Me da un poco de vergüenza mirarlos, pero Gabriel se sonríe a mi lado. No parece que los lazos rojos lo molesten.
Veo un grupo, cerrado como una red de pescador. En el centro, un círculo amarillo. Y alrededor, seis hijos, diecisiete nietos y hasta tres bisnietos. El círculo en el centro les da luz a todos en la red, pero nunca se vacía.
Gabriel me mira y me pregunta:
- ¿Te hubiera gustado tener una abuela así, no?
¿¡Este tipo me lee el pensamiento!?
Gabriel no aparta la mirada de mis ojos por un largo rato. Se sonríe y me dice:
- Quizá tu abuela también quería, pero no supo cómo, o no pudo, o no la dejaron.
No le puedo contestar. Porque veo que no sólo hay círculos brillantes, hay también círculos oscuros. Algunos son terribles, insidiosos, conectados a uno o más círculos blancos, chupándoles su luz sin cesar. Mientras nos elevamos, veo que hay algunos que opacan regiones enteras del planeta.
Son el centro de inmundas amebas grisáceas. En aquellas zonas en que dominan las amebas, los círculos blancos se tiñen de gris y hay lazos que se cortan.
Pero son pocos, y aún debajo de las amebas, los lazos se multiplican. A la altura que hemos alcanzado, forman un espectáculo indescriptible. Lazos que nacen, que crecen, que se multiplican y mueren. A esta altura los círculos negros han perdido toda su importancia.
Los lazos se mueven como un ser vivo. En un momento de efímera lucidez, veo que dibujan las respuestas a todas las preguntas del Universo, en todos los idiomas conocidos.
Yo, que no me puedo acercar a la baranda de un balcón, no he sentido en ningún momento miedo ni vértigo. Quiero quedarme a leer las respuestas, más es hora de volver. Mi teléfono celular está sonando. Es mi esposa. Salgo de mi ensoñación y la atiendo.
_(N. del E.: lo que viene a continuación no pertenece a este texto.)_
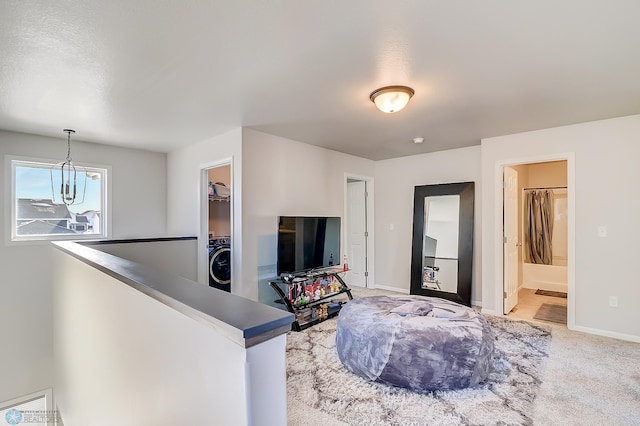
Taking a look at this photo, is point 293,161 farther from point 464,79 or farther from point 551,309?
point 551,309

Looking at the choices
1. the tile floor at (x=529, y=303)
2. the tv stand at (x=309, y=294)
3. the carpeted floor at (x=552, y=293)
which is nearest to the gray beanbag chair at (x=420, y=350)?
the tv stand at (x=309, y=294)

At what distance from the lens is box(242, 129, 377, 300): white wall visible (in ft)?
12.5

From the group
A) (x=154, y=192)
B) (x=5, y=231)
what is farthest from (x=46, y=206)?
(x=154, y=192)

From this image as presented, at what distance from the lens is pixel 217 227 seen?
574cm

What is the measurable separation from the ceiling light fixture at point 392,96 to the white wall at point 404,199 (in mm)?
2672

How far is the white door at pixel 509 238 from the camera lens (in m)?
4.14

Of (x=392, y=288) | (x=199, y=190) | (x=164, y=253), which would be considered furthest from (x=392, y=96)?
(x=392, y=288)

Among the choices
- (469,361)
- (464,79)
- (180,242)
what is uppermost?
(464,79)

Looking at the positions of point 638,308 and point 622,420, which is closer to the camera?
point 622,420

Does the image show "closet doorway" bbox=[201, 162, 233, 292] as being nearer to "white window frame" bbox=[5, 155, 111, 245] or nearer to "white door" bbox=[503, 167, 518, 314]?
"white window frame" bbox=[5, 155, 111, 245]

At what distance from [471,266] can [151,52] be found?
4654 mm

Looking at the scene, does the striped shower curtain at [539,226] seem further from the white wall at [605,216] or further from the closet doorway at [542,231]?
the white wall at [605,216]

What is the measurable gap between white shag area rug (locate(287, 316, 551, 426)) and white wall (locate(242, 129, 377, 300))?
1.34m

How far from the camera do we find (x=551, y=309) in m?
4.43
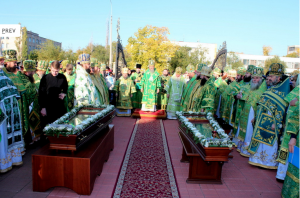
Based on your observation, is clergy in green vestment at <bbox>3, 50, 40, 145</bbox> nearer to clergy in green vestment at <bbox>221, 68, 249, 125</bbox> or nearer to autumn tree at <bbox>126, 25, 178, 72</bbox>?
clergy in green vestment at <bbox>221, 68, 249, 125</bbox>

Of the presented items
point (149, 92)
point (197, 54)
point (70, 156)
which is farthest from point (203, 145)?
point (197, 54)

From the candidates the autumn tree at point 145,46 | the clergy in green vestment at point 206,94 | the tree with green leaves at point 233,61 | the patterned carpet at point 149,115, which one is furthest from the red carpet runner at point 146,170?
the tree with green leaves at point 233,61

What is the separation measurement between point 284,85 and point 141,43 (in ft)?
60.3

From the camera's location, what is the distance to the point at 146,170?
4594mm

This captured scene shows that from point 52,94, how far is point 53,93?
0.03 meters

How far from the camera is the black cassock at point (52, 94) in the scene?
5.19 m

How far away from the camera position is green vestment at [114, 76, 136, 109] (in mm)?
9719

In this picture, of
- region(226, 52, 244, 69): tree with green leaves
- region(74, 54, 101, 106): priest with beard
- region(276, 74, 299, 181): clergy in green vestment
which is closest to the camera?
region(276, 74, 299, 181): clergy in green vestment

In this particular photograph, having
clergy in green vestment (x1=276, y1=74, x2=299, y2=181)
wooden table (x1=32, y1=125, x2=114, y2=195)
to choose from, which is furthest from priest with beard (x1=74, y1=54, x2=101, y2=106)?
clergy in green vestment (x1=276, y1=74, x2=299, y2=181)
- Mi amor, ¿dónde estás? ¿Te olvidaste que hoy mis padres cuidan a los chicos, y tenemos la casa para nosotros solos?
Le miento:
- Por supuesto que no me olvidé. Y te compré un regalito.
Me doy vuelta, y me llevo un ramo de rosas del estante que estaba a mis espaldas.
Juraría que hasta hace dos segundos no estaban, ni el estante, ni las rosas
A pesar de las protestas de Gabriel, le dejo un billete de cien sobre el escritorio.
Con las rosas en una mano, y sosteniendo el teléfono contra mi oído con el hombro izquierdo, me levanto hacia el estante de las alcancías y meto billetes en cada una de ellas.
- Dale, vení, ¡te estoy esperando!, me dice con voz traviesa.
Me miro el pecho. Estoy a más de veinte cuadras de mi casa, y aún así el lazo con mi esposa es de un color rojo profundo.
- ¡Voy volando!
Corto la llamada y salgo corriendo a casa.